## Given instruction
Locate the line that contains "Considering". Reproduce it and all following lines up to the end of the material, exactly and with nothing added.

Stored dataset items
-----
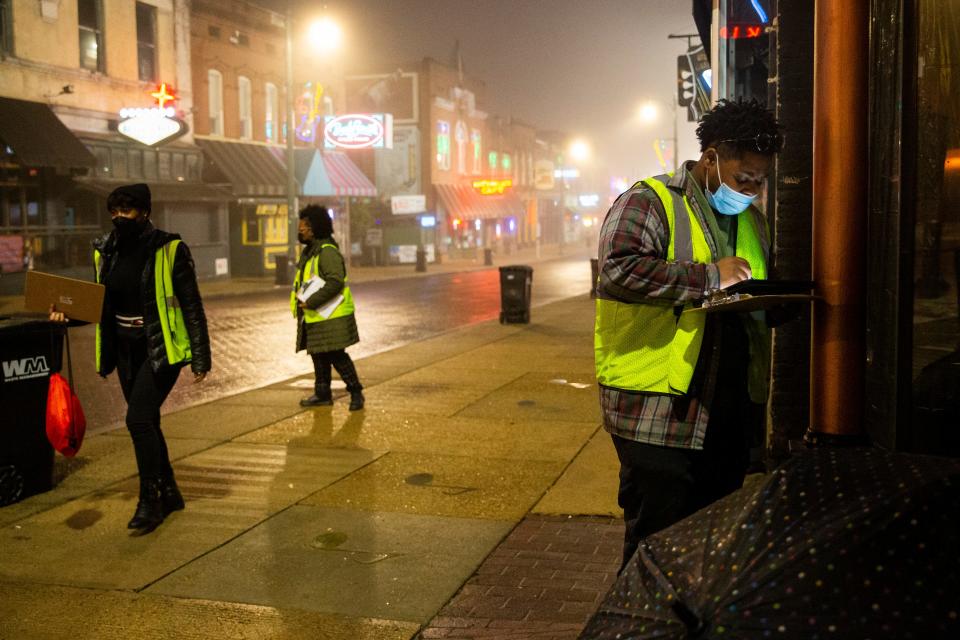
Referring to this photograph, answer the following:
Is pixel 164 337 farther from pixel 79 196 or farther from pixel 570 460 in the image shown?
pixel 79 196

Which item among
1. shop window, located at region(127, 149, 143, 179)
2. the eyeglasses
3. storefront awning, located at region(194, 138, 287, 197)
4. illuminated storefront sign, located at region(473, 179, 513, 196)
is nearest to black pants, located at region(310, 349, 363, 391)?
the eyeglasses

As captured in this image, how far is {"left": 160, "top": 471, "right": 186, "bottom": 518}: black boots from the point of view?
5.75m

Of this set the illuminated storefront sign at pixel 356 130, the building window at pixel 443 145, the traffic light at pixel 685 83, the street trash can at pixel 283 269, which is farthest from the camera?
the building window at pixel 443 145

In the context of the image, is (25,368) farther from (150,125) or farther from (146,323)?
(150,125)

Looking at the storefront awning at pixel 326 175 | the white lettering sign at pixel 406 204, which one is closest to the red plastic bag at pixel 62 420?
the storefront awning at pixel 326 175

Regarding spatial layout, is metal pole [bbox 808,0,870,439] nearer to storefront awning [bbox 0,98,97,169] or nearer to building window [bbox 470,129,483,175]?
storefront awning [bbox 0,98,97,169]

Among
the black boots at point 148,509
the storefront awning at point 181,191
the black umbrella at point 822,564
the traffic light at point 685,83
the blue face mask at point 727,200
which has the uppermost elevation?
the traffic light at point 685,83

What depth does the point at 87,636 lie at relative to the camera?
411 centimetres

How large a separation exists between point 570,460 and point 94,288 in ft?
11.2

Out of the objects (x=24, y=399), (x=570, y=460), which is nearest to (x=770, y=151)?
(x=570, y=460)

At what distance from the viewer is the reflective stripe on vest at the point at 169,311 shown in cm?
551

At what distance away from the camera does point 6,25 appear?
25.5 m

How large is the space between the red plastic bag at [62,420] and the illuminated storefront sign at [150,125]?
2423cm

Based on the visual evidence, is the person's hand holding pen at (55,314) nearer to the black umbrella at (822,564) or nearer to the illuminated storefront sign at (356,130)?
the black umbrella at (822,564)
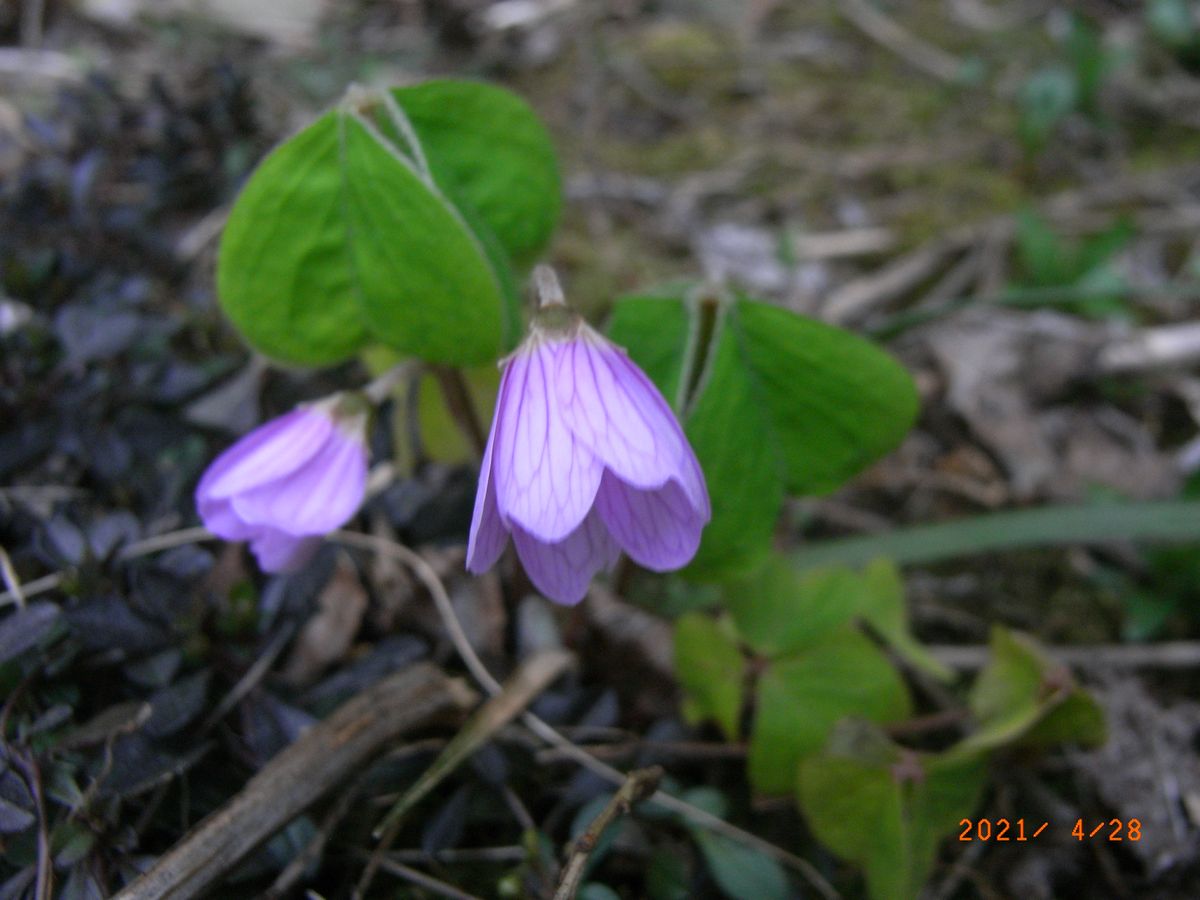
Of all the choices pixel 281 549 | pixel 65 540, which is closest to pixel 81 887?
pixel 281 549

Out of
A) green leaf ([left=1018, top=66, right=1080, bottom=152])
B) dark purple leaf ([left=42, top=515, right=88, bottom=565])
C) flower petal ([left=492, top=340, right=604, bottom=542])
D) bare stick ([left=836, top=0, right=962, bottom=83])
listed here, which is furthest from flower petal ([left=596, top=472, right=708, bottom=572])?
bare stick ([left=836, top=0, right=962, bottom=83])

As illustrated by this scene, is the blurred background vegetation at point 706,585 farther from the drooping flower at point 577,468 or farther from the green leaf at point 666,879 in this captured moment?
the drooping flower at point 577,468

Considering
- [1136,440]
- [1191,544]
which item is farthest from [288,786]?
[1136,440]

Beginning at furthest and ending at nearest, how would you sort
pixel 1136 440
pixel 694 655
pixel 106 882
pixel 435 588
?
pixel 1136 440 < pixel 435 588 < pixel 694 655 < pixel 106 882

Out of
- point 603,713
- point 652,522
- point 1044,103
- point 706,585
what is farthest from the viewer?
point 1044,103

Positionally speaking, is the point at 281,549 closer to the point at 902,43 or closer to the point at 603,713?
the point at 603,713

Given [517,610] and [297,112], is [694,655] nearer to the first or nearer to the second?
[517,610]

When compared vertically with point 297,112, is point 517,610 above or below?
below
-----
## Result of the task
Considering
- [1136,440]
- [1191,544]
which item is farthest from [288,786]?
[1136,440]

Beginning at furthest and ending at nearest, how would you sort
pixel 1136 440
pixel 694 655
pixel 106 882
pixel 435 588
?
pixel 1136 440 < pixel 435 588 < pixel 694 655 < pixel 106 882

Out of
- point 603,713
- point 652,522
- point 1044,103
- point 706,585
what is farthest from the viewer?
point 1044,103

Positionally speaking, is the point at 281,549 closer to the point at 902,43 or closer to the point at 603,713?
the point at 603,713

Given [517,610] and [297,112], is [694,655] nearer to the first or nearer to the second?
[517,610]

When compared vertically with point 297,112, is point 517,610 above or below?
below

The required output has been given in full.